Zentalis Pharmaceuticals, Inc. (Nasdaq: ZNTL), a clinical-stage biopharmaceutical company, announced that the first patient has been dosed in Part 2 of the Phase 2 DENALI clinical trial (NCT05128825) of azenosertib. This trial targets patients with Cyclin E1+ platinum-resistant ovarian cancer (PROC), a group with significant unmet medical needs.

The DENALI trial is designed in two stages. Part 2a will determine the primary dose-of-interest, enrolling approximately 30 patients at each of two dose levels: 400mg QD 5:2 and 300mg QD 5:2 (five days on, two days off). Following this, Part 2b will enroll around 70 additional patients at the selected dose, depending on FDA feedback.
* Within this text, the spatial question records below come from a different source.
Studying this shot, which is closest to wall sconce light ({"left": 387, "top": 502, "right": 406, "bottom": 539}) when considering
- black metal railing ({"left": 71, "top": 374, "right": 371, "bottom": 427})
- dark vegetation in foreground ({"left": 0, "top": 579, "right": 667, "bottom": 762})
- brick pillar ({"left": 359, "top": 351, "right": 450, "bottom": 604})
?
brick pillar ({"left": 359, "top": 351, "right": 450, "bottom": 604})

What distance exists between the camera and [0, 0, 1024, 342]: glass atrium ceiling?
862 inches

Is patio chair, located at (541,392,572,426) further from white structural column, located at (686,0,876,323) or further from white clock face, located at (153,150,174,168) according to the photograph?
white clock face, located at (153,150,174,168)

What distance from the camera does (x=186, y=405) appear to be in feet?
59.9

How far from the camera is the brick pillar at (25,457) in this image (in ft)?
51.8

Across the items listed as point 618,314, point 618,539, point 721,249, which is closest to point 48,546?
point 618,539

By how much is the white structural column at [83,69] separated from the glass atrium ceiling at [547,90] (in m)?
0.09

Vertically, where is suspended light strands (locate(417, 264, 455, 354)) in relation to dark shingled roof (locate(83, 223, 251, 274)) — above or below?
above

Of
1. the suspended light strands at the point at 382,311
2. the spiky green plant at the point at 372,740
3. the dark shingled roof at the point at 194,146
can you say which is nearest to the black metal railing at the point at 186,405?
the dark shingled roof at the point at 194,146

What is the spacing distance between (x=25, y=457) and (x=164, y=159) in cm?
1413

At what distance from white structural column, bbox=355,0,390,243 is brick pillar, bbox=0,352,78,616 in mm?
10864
Zentalis expects topline results from DENALI Part 2 by the end of 2026. If positive, the trial could potentially support an accelerated approval, subject to regulatory review.
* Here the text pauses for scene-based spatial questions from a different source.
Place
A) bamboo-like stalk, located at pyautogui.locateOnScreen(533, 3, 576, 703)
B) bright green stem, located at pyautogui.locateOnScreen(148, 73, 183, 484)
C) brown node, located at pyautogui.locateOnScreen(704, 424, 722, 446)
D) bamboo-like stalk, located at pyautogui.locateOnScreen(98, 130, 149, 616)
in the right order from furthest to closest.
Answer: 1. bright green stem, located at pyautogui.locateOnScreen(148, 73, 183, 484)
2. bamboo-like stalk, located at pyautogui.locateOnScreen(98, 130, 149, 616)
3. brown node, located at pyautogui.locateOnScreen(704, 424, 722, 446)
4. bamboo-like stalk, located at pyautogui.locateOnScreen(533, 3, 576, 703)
“Dosing the first patient in Part 2 of the DENALI study is an important milestone for Zentalis as we continue the clinical development of azenosertib,” said Ingmar Bruns, M.D., Chief Medical Officer of Zentalis. “We are proud that azenosertib is one step closer to our goal of addressing a tremendous unmet need. We are grateful to our patients and their families for participating in this trial, which has the potential to result in a treatment option for thousands of women diagnosed with Cyclin E1+ PROC.”

Previously disclosed data from Part 1b of DENALI showed promising results. As of the January 13, 2025 cutoff, among 43 response-evaluable patients, the objective response rate (ORR) was 34.9%, with a median duration of response (mDOR) of 6.3 months. Some patients were still responding at the cutoff date, meaning the mDOR may continue to evolve.

Importantly, the trial identified Cyclin E1 protein overexpression—irrespective of CCNE1 gene amplification—as a strong predictive biomarker for azenosertib efficacy. Zentalis estimates that approximately half of all PROC patients overexpress Cyclin E1, based on their proprietary immunohistochemistry testing method.